Tuberculosis (TB) is caused by Mycobaterium tuberculosis (Mtb). It is estimated that 2 billion people worldwide are infected, with most infections being latent and asymptomatic and most people living in developing countries. Effective treatment and control of TB requires a diagnostic test that has three critical characteristics: it should (i) detect early-stage disease, (ii) differentially identify latent versus active infections and (iii) utilize methods that are rapid, inexpensive and simple-to-use. The most used diagnostic tests, the tuberculin skin test (TST) and interferon-gamma release assay (IGRA) blood test, do not possess these characteristics. These tests do not detect early-stage infections when symptoms are non-obvious, bacterial numbers are low, and the disease is most controllable, and do not provide definitive differential diagnosis among active infection, latent infection and cleared infection or BCG vaccination. These assays measure immune responses as indirect measures of disease and thus often do not reflect current Mtb infection status. These tests require expert healthcare personnel, can be costly (IGRA) and can take 2 ? 3 days to perform and require two visits (TST). In response, we developed a Luminex fluorescent bead-based test (Magpix) to detect early-stage disease that distinguishes between active and latent infections by directly measuring concentrations of proteins secreted by viable Mtb bacilli: alpha-crytallin and early-secretory antigenic target-6. More recently, we developed microneedle patches (MNPs) that are inexpensive to manufacture, are simple to use and enable rapid analysis. MNPs are skin patches containing micron-scale needles that can be coated with bioactive molecules including antibodies. In this project, we will optimize a MNP-based diagnostic test which has all three critical characteristics described above that are needed as a first step towards effective treatment and control of TB. Using this approach, minimally trained personnel can apply a MNP to the skin of a patient for a few minutes. During that time, Mtb-secreted proteins in dermal interstitial fluid (ISF) are collected and subsequently assayed.
Aim 1 of the proposed study will develop MNPs to assay Mtb antigens as a TB diagnostic platform using two different approaches. First, MNPs will be used to collect ISF from the skin, which will subsequently be assayed for Mtb-secreted proteins by sandwich ELISA. A second approach attaches antibodies onto MNPs to capture Mtb proteins in the skin, which are then analyzed in situ on the MNP by immunoassay. Each MNP design will be optimized for assay sensitivity and specificity using Mtb proteins in spiked guinea pig ISF.
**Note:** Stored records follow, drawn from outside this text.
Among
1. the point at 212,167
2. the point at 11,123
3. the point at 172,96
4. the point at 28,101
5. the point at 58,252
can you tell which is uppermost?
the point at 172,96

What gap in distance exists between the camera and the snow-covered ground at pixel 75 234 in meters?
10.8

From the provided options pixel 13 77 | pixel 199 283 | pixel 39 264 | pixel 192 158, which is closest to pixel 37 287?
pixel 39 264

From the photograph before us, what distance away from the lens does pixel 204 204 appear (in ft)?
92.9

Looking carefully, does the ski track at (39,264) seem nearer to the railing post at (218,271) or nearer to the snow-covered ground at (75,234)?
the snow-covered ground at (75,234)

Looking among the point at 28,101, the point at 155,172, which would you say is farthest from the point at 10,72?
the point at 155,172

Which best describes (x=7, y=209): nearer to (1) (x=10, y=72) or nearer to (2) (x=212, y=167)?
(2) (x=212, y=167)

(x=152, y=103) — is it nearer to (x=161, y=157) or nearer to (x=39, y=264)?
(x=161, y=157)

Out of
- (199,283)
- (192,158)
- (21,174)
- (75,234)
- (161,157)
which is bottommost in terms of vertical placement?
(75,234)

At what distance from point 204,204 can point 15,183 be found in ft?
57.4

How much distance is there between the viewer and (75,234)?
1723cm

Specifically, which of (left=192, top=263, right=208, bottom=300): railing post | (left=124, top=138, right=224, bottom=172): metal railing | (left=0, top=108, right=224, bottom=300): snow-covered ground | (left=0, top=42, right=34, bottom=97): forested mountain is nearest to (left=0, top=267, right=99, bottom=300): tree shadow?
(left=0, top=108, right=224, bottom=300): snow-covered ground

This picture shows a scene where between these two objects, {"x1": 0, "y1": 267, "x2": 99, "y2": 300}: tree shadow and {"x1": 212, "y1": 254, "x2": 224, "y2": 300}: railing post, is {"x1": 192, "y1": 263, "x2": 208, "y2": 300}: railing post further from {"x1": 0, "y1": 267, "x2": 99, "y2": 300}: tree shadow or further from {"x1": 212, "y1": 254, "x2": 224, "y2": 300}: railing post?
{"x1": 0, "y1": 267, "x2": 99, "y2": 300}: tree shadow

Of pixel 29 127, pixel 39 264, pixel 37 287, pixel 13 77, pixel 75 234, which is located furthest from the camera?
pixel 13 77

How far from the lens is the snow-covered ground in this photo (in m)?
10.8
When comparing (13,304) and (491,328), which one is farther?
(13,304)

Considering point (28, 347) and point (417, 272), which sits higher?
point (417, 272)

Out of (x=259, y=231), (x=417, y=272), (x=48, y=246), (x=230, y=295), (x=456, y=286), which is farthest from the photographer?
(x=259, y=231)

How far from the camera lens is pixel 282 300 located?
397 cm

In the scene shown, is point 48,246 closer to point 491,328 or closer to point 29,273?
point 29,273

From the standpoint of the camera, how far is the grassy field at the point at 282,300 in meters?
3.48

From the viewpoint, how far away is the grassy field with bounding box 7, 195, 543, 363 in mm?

In Aim 2, the best-performing MNP design will be tested on skin of Mtb-infected guinea pigs for diagnostic efficacy, as a monitor for therapeutic efficacy, safety, ease of use, and robustness. Future studies will assess assay performance in humans in a TB-endemic area for diagnosis of infection during all stages of the disease and accurate assessments of treatment efficacy.
This project will develop a skin patch that precisely diagnoses tuberculosis infection in a reliable, rapid and cost-effective manner, thereby preventing spread of the disease and enabling healthcare providers to monitor effectiveness of treatments.